手斧削りによる貝殻状の「はつり紋」が美しく浮かび上がります。
四階
御座所
城主が天守に入ったときはここに座を構えたと考えられています。ただし、客人の接待場所ではありません。戦時に城主がここに籠る場合は、天守も戦闘の最終局面を迎えることになりました。三間×三間となっていて、小壁をおろし、内法長押を廻しています。
最も急な階段
四階の床と天井の間は4メートル弱あります。この高さの所へ、柱と柱一つ分の間に階段をかけるので松本城では最も急な61度の階段です。
ちなみに、大天守五階から六階への階段は、柱と柱二つ分の間に途中に踊り場を設けながら階段をかけてあります。床と天井の間は、4メートル強です。この高さは四階より約40センチメートルほど高いですが、柱と柱二つ分に階段が設置されているので、階段は四階ほど急にはなっていません。
五階
作戦会議室
この階には、東西に千鳥破風、南北に唐破風が取り付けられ、室内には破風の間があり、武者窓から全方向の様子を見ることができます。三間三間の空間があり、戦いのときには、重臣たちが作戦会議を行う場所として考えられています。
柱の傷
明治30年代になると天守は傾き、倒壊の危機が出たため、松本中学校長・小林有也を中心として明治の大修理が、明治36年(1903)から大正2年まで行われました。(明治34年に松本城天守閣保存会が発足し工事は同36年から開始。)この時傾いた天守に縄をかけて引き起こしたとの伝説があり、その縄の跡と伝えられる柱が五階北側にあります。

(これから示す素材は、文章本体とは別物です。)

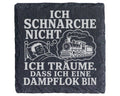 Schiefer Untersetzer Eisenbahn Schnarche nicht träume dass ich eine Da – Bild 1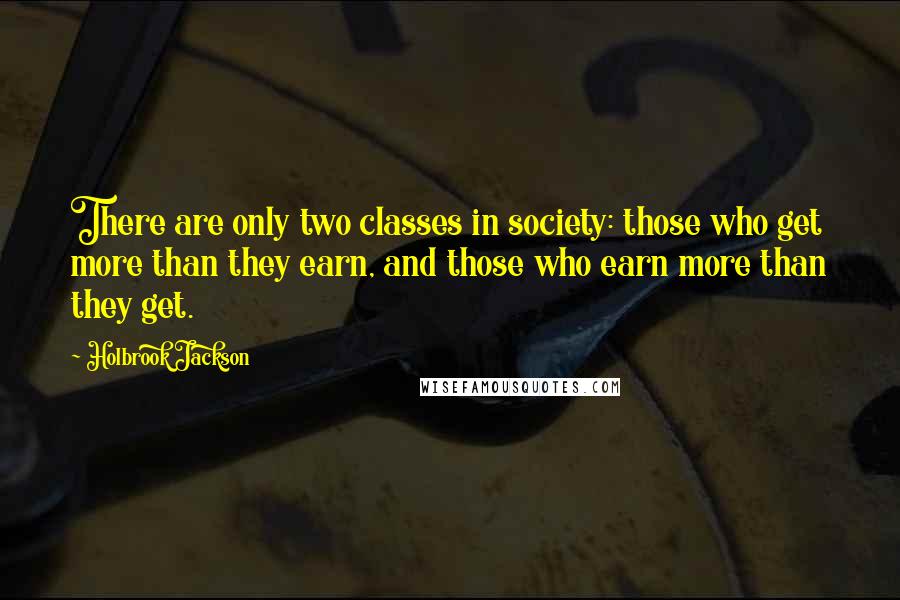 Holbrook Jackson Quotes: There are only two classes in society: those who get more than they earn, and those who earn more than they get.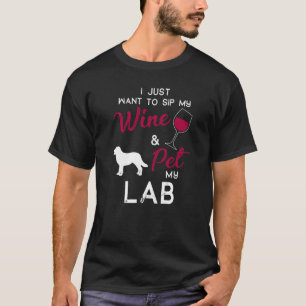 Lab Labrador Dog Wine Owner Christmas Birthday T-Shirt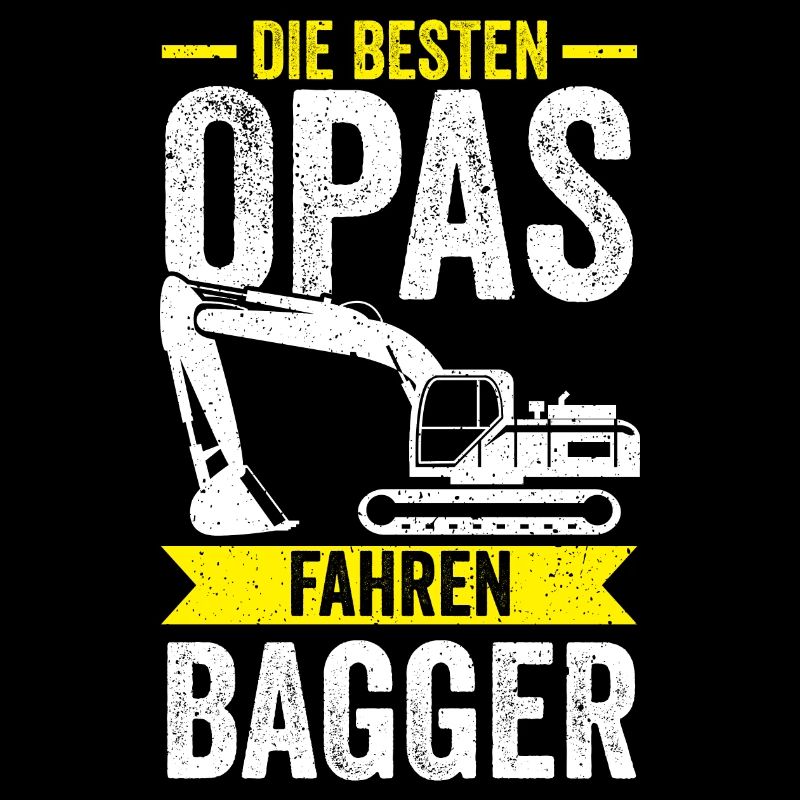 Baggerfahrer Opa Großvater Baggern Bagger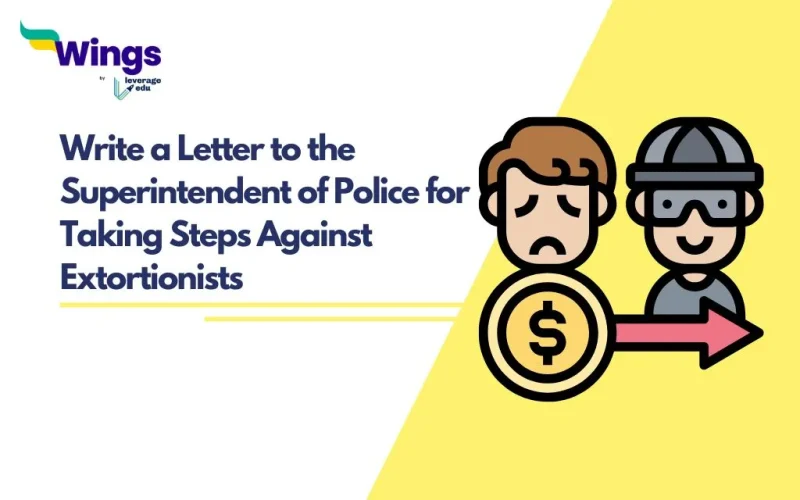 Write a Letter to the Superintendent of Police for Taking Steps Against Extortionists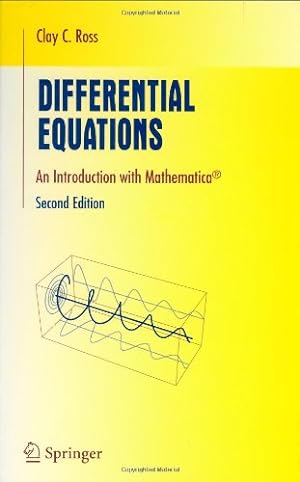 Seller image for Differential Equations: An Introduction with Mathematica ® (Undergraduate Texts in Mathematics) by Ross, Clay C. [Hardcover ] for sale by booksXpress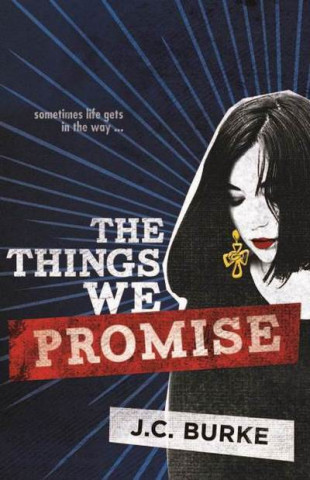 Book Things We Promise BURKE  J C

工事の方法は、昭和25年からの解体・調査報告によると、柱のほぞを切りながら高低を調整し床を水平にして傾きを直したと推定されています。
六階
二十六夜神
元和3年(1617)松本に入封した戸田氏がまつったとされています。月齢26日の月を拝む信仰で、戸田氏は毎月3石3斗3升3合3勺(約500キログラム)の米を炊いて供えたといわれています。関東地方に盛んだった月待信仰が持ちこまれたものと解されています。
桔木(はねぎ)構造
(『わたしたちの松本城』P.28から)屋根裏を見上げると太い梁が井の字の形に組まれ(井桁梁/いげたばり)、写真のように四方へ出て軒をつくる垂木の下に、さらに太い桔木が外側に向かって放射状に配置されています。これは天守最上階の重い瓦屋根の軒先が下がらないように支えるため、テコの原理を使った装置です。図のように屋根の中央部分の重量が力点にかかり、作用点は軒先になります。この仕組みは鎌倉時代の寺院建築から採用されています。乾小天守四階にも同じ桔木構造があります。
設計変更された勾欄
設計では六階の外周に勾欄がつくはずでした。しかし信州の寒さ対策、風雨・雪対策等上から壁を勾欄の位置まで出して六階が作られたといわれています。
展示品
国宝指定書(写)
松本城は昭和5年(1930)に国宝保存法によって国宝に指定され、戦後の昭和27年(1952)に現在の文化財保護法によって再指定されました。大天守、乾小天守、渡櫓、辰巳附櫓、月見櫓の五棟すべてが国宝に指定されています。
「天守櫓拝借懇願書」「建言書」(ともに写)
明治時代に松本城天守で行われた博覧会の際に提出されたものです。原本は松本市立博物館で常設展示されています。松本城は235両あまり(米価比較で約400万円)で落札され、取り壊しの危機にあいました。下横田町の副戸長、市川量造は天守を守るため5回にわたって松本城天守で博覧会を開き、その収益と寄附金で天守の買い戻しに成功しました。